## Exercise directions:
Answer these from the text below on optimizing the v8 disassembler, one line each:
(a) What version was v8 at when the opportunity to optimize the disassembler was noticed?
(b) How many bytes does the 256-element InstructionDesc array consume on a 32-bit architecture?
(c) What does the text propose to replace the InstructionTable class with?

#### Excerpted passage

Optimizing v8

This case study shows that even mature code can have opportunities for optimization. When I noticed an opportunity to optimize disassembler in v8, it was already at version 1.3.6 and had more than 2700 checkins.

Sources of waste

Disassembler is driven by 2 data structures: InstructionDesc and InstructionTable.

disasm-ia32.cc (raw):


struct InstructionDesc {
  const char* mnem;
  InstructionType type;
  OperandOrder op_order_;
};

disasm-ia32.cc (raw):


struct ByteMnemonic {
  int b;  // -1 terminates, otherwise must be in range (0..255)
  const char* mnem;
  OperandOrder op_order_;
};

At runtime, InstructionDesc structure describes instruction for a given byte. InstructionTable class contains a 256 element array of InstructionDesc structures. On 32-bit architecture sizeof(InstructionDesc) is 12 bytes so the whole array consumes 12*256 = 3072 bytes.

This table is built at runtime from several arrays of ByteMnemonic struct. There are 41 elements in total and since sizeof(ByteMnemonic) is 12, they use 492 bytes of static space.

Total space used: 3564 bytes.

Eliminating the waste

Removing unnecesary code and data

First observation is that InstructionDesc array could just as well be embedded as static data. We could get rid of 492 bytes of ByteMnemonic data and the code that builds InstructionDesc array out of ByteMnemonic data.

Presumably it was done that way for readability. We certainly wouldn’t want to create the array data manually – it would be tedious and the data would be inscrutable. We can fix that with a python script that generates C code statically defining InstructionDesc array using the same ByteMnemonic data currently part of C code. The resulting data will still be inscrutable but the process of generating it will be as readable as before.

Singleton class is just a bunch of scoped functions and data

Another observation is that InstructionTable class is unnecessary. There’s only one instance of it and when we switched to having InstructionDesc data defined at compilation time, it gets reduced to only one function. We can replace InstructionTable class with the one remaining function.

########
#### Data excerpts

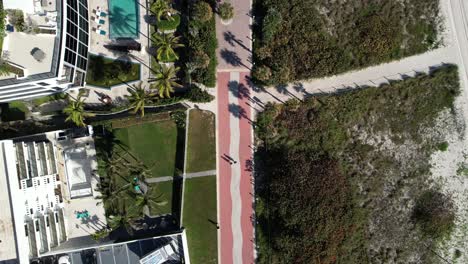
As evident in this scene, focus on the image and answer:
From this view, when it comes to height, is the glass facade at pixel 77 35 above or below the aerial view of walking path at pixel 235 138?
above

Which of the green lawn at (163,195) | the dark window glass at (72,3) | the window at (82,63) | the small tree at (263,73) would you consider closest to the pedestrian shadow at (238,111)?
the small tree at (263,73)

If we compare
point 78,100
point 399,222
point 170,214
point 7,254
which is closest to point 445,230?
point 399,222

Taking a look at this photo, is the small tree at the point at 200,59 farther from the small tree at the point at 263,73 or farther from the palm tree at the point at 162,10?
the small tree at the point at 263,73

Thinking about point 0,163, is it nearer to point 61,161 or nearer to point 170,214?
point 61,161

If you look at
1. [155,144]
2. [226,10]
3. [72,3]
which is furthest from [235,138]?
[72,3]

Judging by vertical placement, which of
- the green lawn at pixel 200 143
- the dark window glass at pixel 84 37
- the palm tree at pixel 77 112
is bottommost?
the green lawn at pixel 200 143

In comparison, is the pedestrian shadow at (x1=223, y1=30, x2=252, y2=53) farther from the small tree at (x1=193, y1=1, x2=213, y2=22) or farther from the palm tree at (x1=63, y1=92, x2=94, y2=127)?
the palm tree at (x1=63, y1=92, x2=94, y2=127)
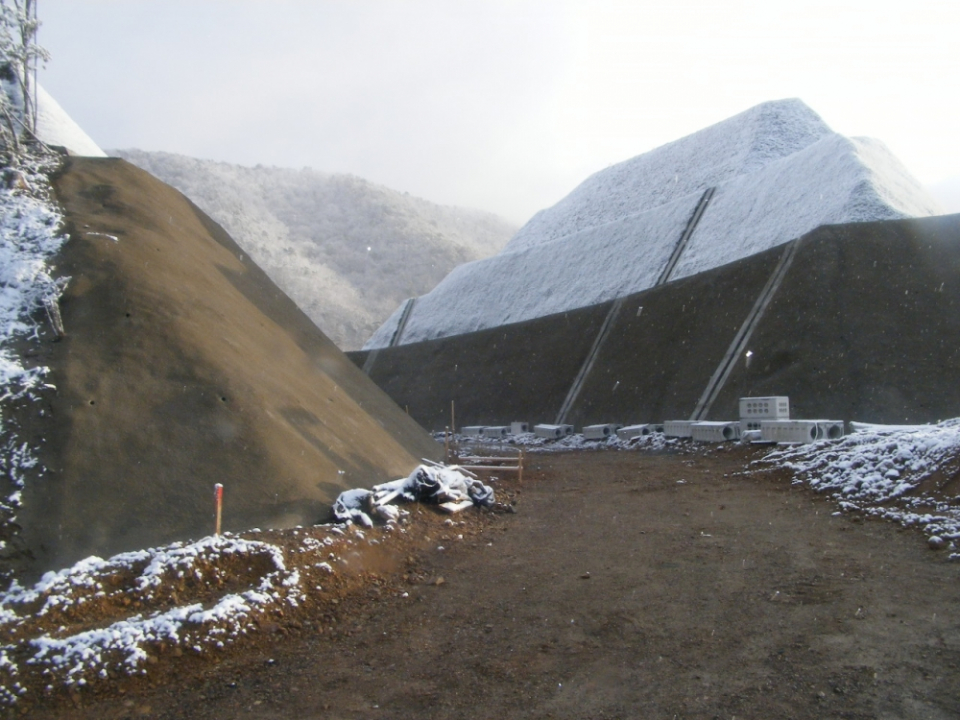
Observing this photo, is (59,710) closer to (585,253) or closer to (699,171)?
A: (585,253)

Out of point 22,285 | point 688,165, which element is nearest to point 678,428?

########
#### Data excerpts

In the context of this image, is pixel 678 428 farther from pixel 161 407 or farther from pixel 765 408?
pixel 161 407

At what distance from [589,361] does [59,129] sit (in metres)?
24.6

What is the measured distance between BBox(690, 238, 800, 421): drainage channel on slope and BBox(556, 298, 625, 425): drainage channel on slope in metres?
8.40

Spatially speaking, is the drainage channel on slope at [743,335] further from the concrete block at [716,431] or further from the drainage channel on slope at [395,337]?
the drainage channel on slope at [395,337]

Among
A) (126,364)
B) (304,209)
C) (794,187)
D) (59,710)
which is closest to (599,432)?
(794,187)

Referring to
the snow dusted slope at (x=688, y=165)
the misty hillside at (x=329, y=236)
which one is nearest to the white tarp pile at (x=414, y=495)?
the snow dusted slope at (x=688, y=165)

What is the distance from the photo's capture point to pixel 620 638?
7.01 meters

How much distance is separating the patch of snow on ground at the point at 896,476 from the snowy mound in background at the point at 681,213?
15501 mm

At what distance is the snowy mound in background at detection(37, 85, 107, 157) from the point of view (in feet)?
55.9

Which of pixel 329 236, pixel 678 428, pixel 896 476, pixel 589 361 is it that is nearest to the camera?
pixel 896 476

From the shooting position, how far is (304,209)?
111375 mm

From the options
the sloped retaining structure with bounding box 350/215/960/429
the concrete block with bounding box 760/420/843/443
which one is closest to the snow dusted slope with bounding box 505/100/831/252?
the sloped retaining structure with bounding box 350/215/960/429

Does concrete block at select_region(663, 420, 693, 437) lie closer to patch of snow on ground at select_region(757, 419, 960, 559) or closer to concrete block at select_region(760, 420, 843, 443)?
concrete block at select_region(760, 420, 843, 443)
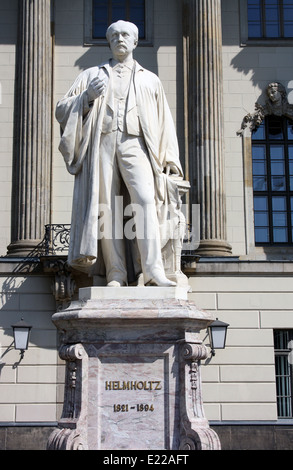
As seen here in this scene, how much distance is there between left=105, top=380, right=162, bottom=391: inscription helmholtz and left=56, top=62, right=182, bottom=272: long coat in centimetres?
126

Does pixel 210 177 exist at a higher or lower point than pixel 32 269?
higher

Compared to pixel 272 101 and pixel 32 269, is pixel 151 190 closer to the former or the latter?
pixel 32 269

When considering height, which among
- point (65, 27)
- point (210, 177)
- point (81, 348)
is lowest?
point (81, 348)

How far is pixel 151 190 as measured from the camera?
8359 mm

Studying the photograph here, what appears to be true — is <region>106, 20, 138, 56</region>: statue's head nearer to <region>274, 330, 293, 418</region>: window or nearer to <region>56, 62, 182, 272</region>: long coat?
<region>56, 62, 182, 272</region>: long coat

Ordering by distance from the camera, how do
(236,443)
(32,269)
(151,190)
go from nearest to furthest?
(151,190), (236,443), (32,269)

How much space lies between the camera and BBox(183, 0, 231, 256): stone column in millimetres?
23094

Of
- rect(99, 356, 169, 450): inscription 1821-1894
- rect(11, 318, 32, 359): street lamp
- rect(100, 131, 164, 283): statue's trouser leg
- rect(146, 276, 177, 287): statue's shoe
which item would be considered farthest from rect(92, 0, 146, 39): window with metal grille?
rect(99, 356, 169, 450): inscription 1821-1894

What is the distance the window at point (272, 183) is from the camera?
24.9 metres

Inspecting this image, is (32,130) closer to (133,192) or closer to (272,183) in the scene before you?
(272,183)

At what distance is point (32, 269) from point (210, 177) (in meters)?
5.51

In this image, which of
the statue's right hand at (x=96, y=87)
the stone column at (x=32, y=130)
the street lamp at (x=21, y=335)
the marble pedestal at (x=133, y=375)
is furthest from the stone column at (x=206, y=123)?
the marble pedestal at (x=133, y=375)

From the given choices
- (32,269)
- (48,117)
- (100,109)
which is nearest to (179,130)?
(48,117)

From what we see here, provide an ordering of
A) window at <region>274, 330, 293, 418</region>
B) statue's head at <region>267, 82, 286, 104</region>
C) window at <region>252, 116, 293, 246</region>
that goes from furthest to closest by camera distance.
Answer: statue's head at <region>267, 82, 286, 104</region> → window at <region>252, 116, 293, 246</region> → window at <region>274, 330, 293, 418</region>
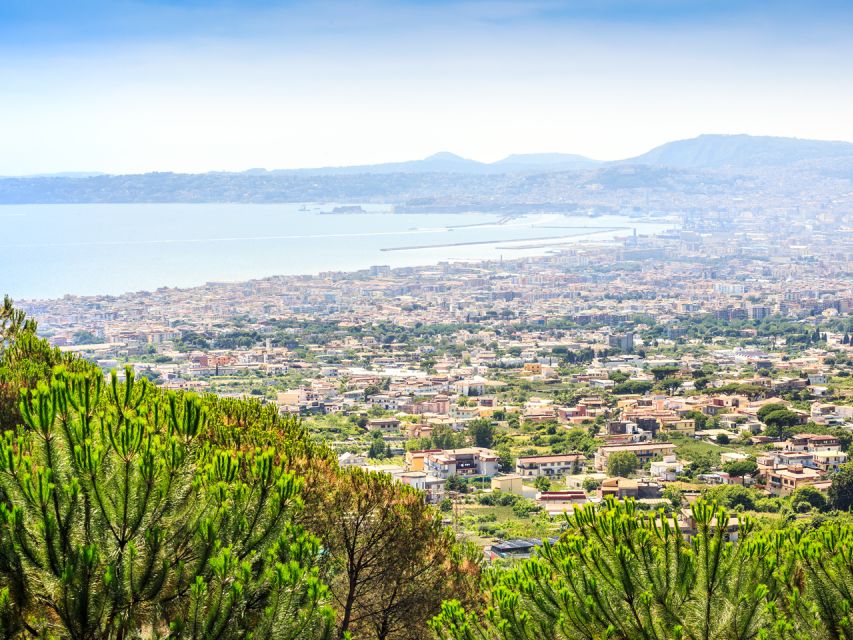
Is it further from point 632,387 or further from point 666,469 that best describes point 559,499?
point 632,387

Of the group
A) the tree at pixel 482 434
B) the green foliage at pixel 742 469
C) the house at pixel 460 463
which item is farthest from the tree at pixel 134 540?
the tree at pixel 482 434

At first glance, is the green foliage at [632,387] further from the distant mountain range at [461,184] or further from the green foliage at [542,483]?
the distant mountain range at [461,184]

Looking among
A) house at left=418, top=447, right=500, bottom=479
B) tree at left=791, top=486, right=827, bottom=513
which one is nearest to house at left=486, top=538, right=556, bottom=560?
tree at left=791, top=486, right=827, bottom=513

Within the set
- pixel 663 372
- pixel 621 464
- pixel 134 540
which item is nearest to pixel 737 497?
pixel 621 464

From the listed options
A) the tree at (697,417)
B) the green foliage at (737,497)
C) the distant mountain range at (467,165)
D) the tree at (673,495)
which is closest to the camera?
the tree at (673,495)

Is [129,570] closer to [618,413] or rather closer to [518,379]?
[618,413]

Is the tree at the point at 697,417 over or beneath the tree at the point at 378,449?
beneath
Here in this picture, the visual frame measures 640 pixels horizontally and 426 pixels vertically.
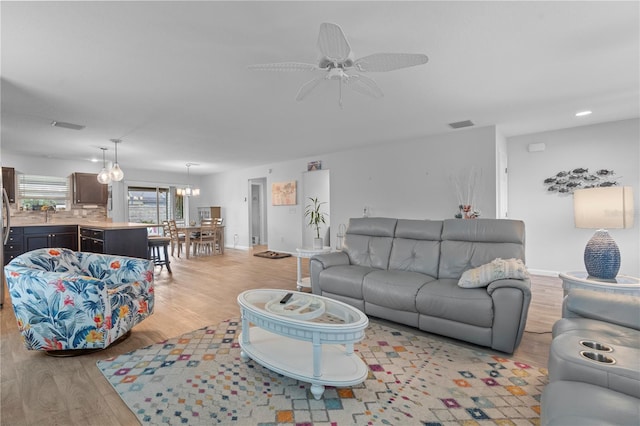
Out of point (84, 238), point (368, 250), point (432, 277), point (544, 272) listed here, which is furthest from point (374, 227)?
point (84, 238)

########

## Output for this task:
(a) Version 1.3.6.
(b) 3072 bytes.
(c) The one remaining function.